The summer heat can be brutal on plants. But you don’t have to lose your flowers to the heat. Take care of your plants to keep them looking great all summer long.
How well your plants survive the summer heat often starts before you even plant. Selecting plants that stand up to full sun and heat is important if you live in a hot climate. Examples are torenia, bee balm and zinnia. If you’re not sure how well a particular plant will hold up in the heat, ask the nursery staff for recommendations.
A layer of mulch does more than make your garden look nice. It helps hold moisture in the soil so the plants don’t dry out as fast in the heat. It also keeps the soil slightly cooler than it would be without the mulch layer. A layer about 3 to 4 inches is generally recommended for mulching.

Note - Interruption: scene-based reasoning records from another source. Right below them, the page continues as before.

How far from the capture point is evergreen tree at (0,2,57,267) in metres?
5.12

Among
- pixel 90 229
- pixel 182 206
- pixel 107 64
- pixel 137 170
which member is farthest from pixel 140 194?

Adequate water is essential to help your plants survive a hot streak. Water the plants in the morning before it gets too hot. You can make sure more water gets to the roots by using a soaker hose in the garden. Don’t go overboard on the watering, though. You should still follow the watering recommendations for the plant, but you should check more frequently to see if the soil is dried out.
Potted plants are often more susceptible to drying out. The limited amount of soil means that plants can’t hold much reserve water. The heat will dry them out even faster than normal. Check your potted plants frequently to see if they need more water.
If the heat seems to be too much for the plants to handle, give them a little break from the intense afternoon sun with some shade. If you have potted plants, you can simply move the containers to a cooler, shady area. For plants growing directly in the ground, you’ll need to create a shade. One option is to put some tall stakes in the ground and drape a sheet over them to block the sun and heat.